Así que en estos días de primavera en los que por fin despunta el calor
(en este hemisferio) puede producirse, en sentido figurado ¡por favor! aquella
expresión de una noche
toledana. Y vete aquí que lo que ocurrió en Toledo (España) allá por los
años 812, es decir en el siglo IX en plena invasión musulmana, fue que la
ciudad estaba sometida a un tirano llamado Jusuf-ben-Amru que dependía del Califa. Ese tal Jusuf dirigía con tiranía y a su
antojo la ciudad, poseyendo a las doncellas según su conveniencia. Los
habitantes se revelaron y lo mataron. Ante esa grave revuelta el Califa tenía
que enviar otro gobernador. Amru, padre de
Jusuf, pidió enmendar los errores de su hijo. Aquellas gentes de Toledo quedaron
de acuerdo porque Amru gobernó con paz. En ese ambiente laxo, sin embargo, el gobernador
montó un banquete nocturno, al cual acudieron gentes de bien y de la nobleza de
todas partes de la
comarca. En aquella noche cerrada, los invitados según iban caminando
por aquellas callejuelas, fueron sorprendidos uno a uno, pasados por la espada
y degollados, dejando un espectáculo esperpéntico y de terror. Se dice que 400
cabezas de sendos caballeros colgaban de las almenas del palacio del gobernador.
Al amanecer de aquella ciudad, el sobrecogimiento fue espantoso, tanto es así
que por siempre jamás quedó la frase de la noche
toledana para el recuerdo de
una noche de crueldad y de venganza.
Así que alerta! con las espadas en alto y además toledanas, vale más
alejarse de ellas, buscar la humildad en uno mismo aunque esté en el sitio que
más nos duela, y ponerla en práctica, teniendo en cuenta que la humildad
normalmente es aquella desconocida y en ocasiones su ejercicio produzca daños colaterales.

----

» **Objetivo del ejercicio**:
Transcribe del texto sobre la noche toledana el pasaje que va desde "Al amanecer de" hasta "produzca daños colaterales.", ambos incluidos.

» **Extracto de datos**:
----

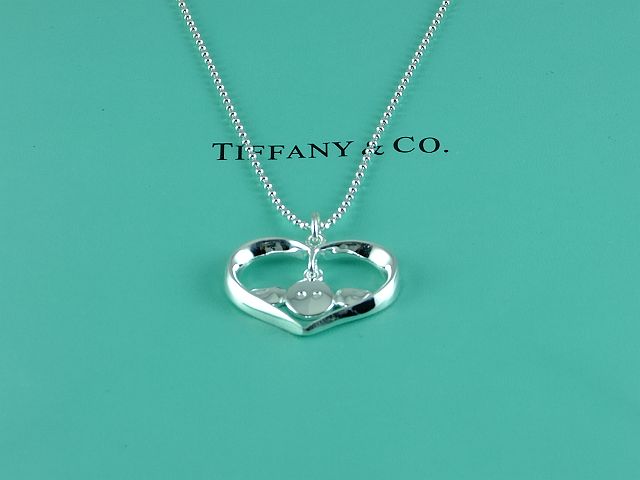 tiffany Necklace-303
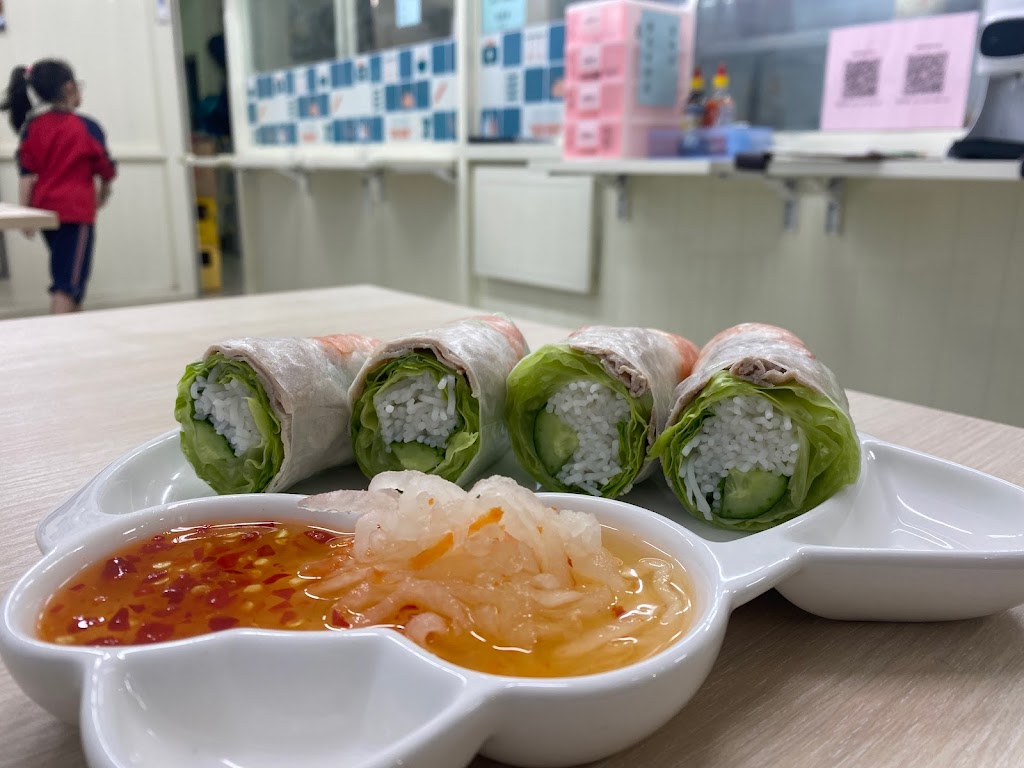 椗梅子-越式小吃 的照片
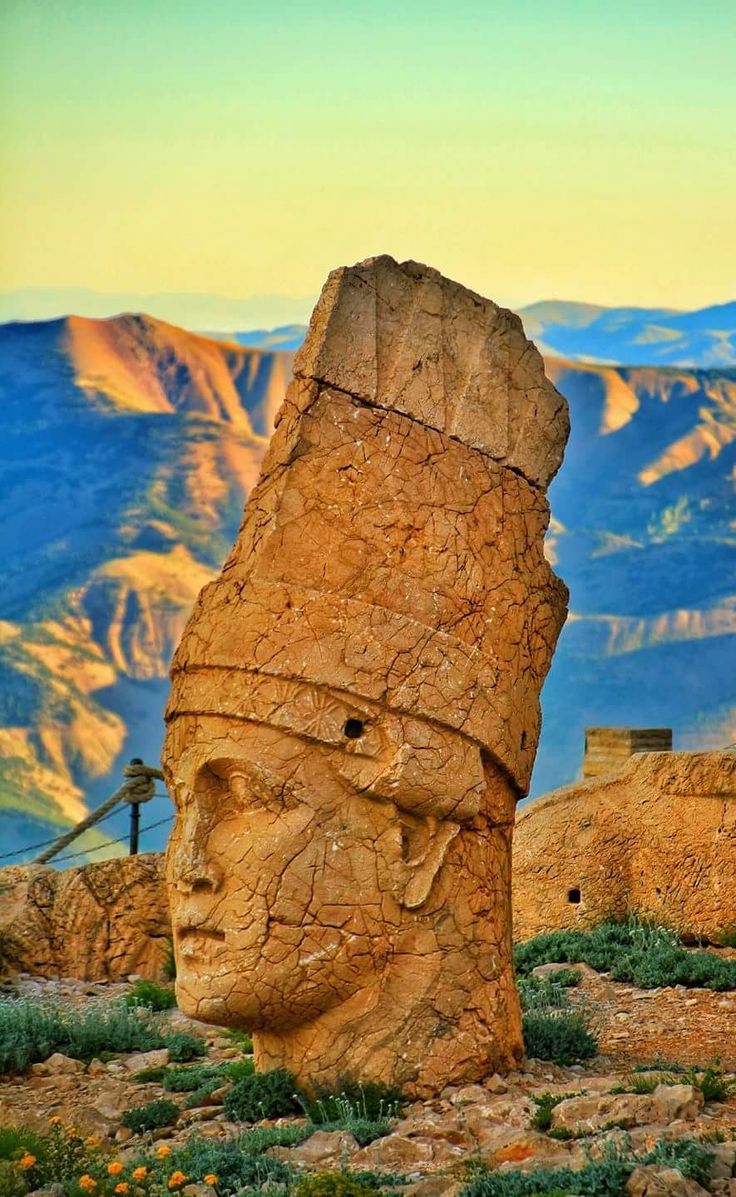 Nemrut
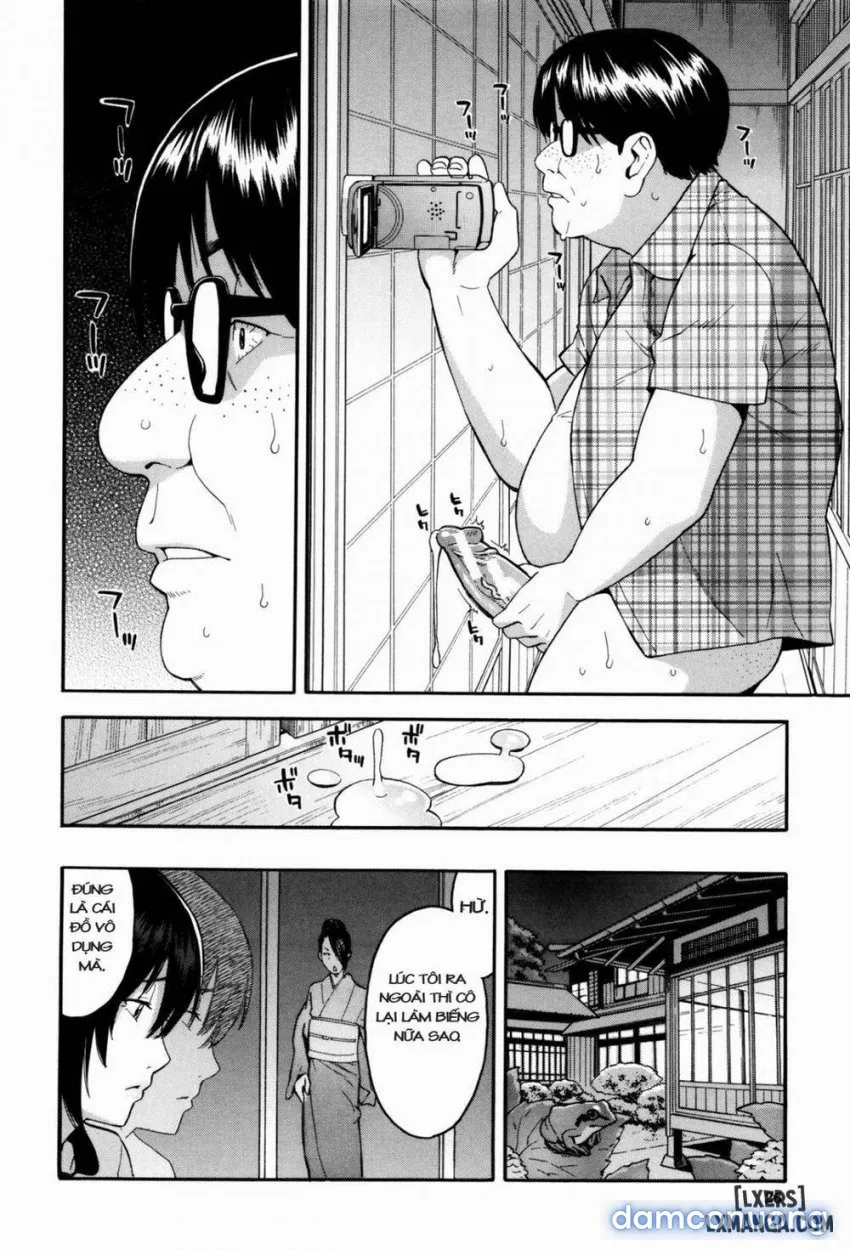 Aniyome To Gitei ~Kindan No Kankei~ Zenpen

----

» **Respuesta escrita**:
Al amanecer de aquella ciudad, el sobrecogimiento fue espantoso, tanto es así
que por siempre jamás quedó la frase de la noche
toledana para el recuerdo de
una noche de crueldad y de venganza.
Así que alerta! con las espadas en alto y además toledanas, vale más
alejarse de ellas, buscar la humildad en uno mismo aunque esté en el sitio que
más nos duela, y ponerla en práctica, teniendo en cuenta que la humildad
normalmente es aquella desconocida y en ocasiones su ejercicio produzca daños colaterales.